• [Texto]

_ _ _

A empresa área recorreu ao STJ para não pagar a indenização, alegando que o atraso do vôo aconteceu por causa de condições climáticas adversas. Entretanto a Quarta Turma garantiu o direito da passageira ao ressarcimento do dano, nos valores estipulados pelo Tribunal de Justiça de São Paulo.

Transtorno semelhante viveu o passageiro Paulo Roberto Bonavita (REsp 575486). Ele tentava voltar da África do Sul para o Brasil e o vôo atrasou cerca de 36 horas. A viagem estava marcada para 2 de outubro e foi cancelada por problemas mecânicos na aeronave da South African Airways. Os passageiros tiveram que aguardar por 12 horas até serem alojados em um hotel da capital sul-africana. No dia seguinte, o passageiro aceitou voar por outra companhia, mas, durante a escala nos Estados Unidos, ele foi mantido sob vigilância da polícia norte-americana por mais 12 horas.

A ação de indenização movida pelo passageiro foi aceita pela primeira instância do Rio de Janeiro. A empresa aérea foi condenada a reparar os danos morais em 50 salários mínimos. Ao julgar a apelação, o Tribunal fluminense acabou elevando o valor para 100 salários mínimos, além de incluir indenização por danos materiais. O Tribunal de Justiça do Rio estipulou o valor dos danos morais conforme as normas do Código de Defesa do Consumidor. E dos prejuízos materiais, com base na indenização tarifada na Convenção de Varsóvia.

A companhia área recorreu ao STJ e os ministros entenderam que o passageiro realmente tinha direito à indenização. No entanto a Quarta Turma considerou a condenação por danos morais desproporcional ao fato e fixaram em R$ 5 mil o valor indenizatório a ser pago pela South African Airways.

_ _ _

• [Trecho da listagem]
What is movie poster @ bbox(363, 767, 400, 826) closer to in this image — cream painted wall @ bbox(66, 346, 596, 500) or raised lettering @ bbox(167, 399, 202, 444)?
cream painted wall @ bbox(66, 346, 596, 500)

_ _ _

• [Tarefas a realizar]
A: Reproduza, sem alterar nada, a passagem do texto sobre atrasos de voo que vai de "A empresa área" até "mais 12 horas.", incluindo este último trecho.
B: Por favor, responda com base no texto sobre atrasos de voo:
(i) Quanto tempo atrasou o voo de Paulo Roberto Bonavita?
(ii) Em quantos salários mínimos a primeira instância do Rio de Janeiro fixou os danos morais?
(iii) Que valor indenizatório a Quarta Turma determinou que a South African Airways pagasse?
C: Escreva a continuação do texto sobre atrasos de voo a partir do ponto em que ele termina.
A listagem não tem relação com o texto sobre atrasos de voo.

• [Respostas em ordem]
A:
A empresa área recorreu ao STJ para não pagar a indenização, alegando que o atraso do vôo aconteceu por causa de condições climáticas adversas. Entretanto a Quarta Turma garantiu o direito da passageira ao ressarcimento do dano, nos valores estipulados pelo Tribunal de Justiça de São Paulo.

Transtorno semelhante viveu o passageiro Paulo Roberto Bonavita (REsp 575486). Ele tentava voltar da África do Sul para o Brasil e o vôo atrasou cerca de 36 horas. A viagem estava marcada para 2 de outubro e foi cancelada por problemas mecânicos na aeronave da South African Airways. Os passageiros tiveram que aguardar por 12 horas até serem alojados em um hotel da capital sul-africana. No dia seguinte, o passageiro aceitou voar por outra companhia, mas, durante a escala nos Estados Unidos, ele foi mantido sob vigilância da polícia norte-americana por mais 12 horas.

B:
(i) Cerca de 36 horas.
(ii) 50 salários mínimos.
(iii) R$ 5 mil.

C:
O cliente tem sempre razão

Como podemos perceber, os processos sobre problemas na prestação dos serviços de transporte aéreo também já estão sendo julgados sob a perspectiva do Código de Defesa do Consumidor (CDC). Cabe, então, a pergunta: qual norma prevalece? A Convenção de Varsóvia ou o próprio CDC?

Dentre as regras definidas na Convenção de Varsóvia, está a que limita o valor da indenização em caso de dano no transporte de pessoas em 250 mil francos poincaré. (moeda usada nos atos internacionais que tratam dos limites indenizatórios da responsabilidade civil de transportador aéreo internacional e que tem como parâmetro a cotação do ouro). Em Entretanto o Código de Defesa do Consumidor, em vigor desde setembro de 1990, e a nossa Constituição garantem a efetiva prevenção e reparação de danos patrimoniais, morais, individuais e coletivos sem limitação de valores. Em 1975, a convenção foi revista e o valor limite de indenização subiu para U$ 100 mil dólares.

Para o CDC e a Carta Magna, o consumidor é livre para pedir indenização no valor que achar compatível com o dano sofrido. Ambas as legislações proíbem expressamente cláusulas que atenuem a responsabilidade do fornecedor de serviços de transporte aéreo.

É por isso que os ministros do STJ precisam analisar processo a processo, uma vez que a Convenção de Varsóvia, o Código de Defesa do Consumidor e o Código Brasileiro de Aeronáutica podem ser aplicados nos julgamentos envolvendo indenizações contra companhias aéreas. O importante é utilizar a lei que melhor beneficie o cidadão em cada caso, uma vez que as hipóteses de reparação de dano por atraso de vôo agora estão garantidas nas três normas legais.

Um bom exemplo da aplicação do Código de Defesa do Consumidor em prol do cidadão foi o que aconteceu no recurso de um passageiro contra a empresa Tower Air Incorporation. José Roberto Pernomian (Resp 235678) entrou com uma ação indenizatória por danos morais porque sua viagem de Miami para São Paulo atrasou mais de 24 horas. Além disso, a companhia teria prestado informações equivocadas sobre o atraso e também cometido erros na liberação da bagagem no Brasil.

O Tribunal paulista reconheceu o dano moral no limite da Convenção de Varsóvia e condenou a empresa ao pagamento de 15 mil francos-poincaré. Mas o passageiro recorreu ao STJ para modificar a decisão. Ele pediu o afastamento da limitação de valores estabelecida na Convenção.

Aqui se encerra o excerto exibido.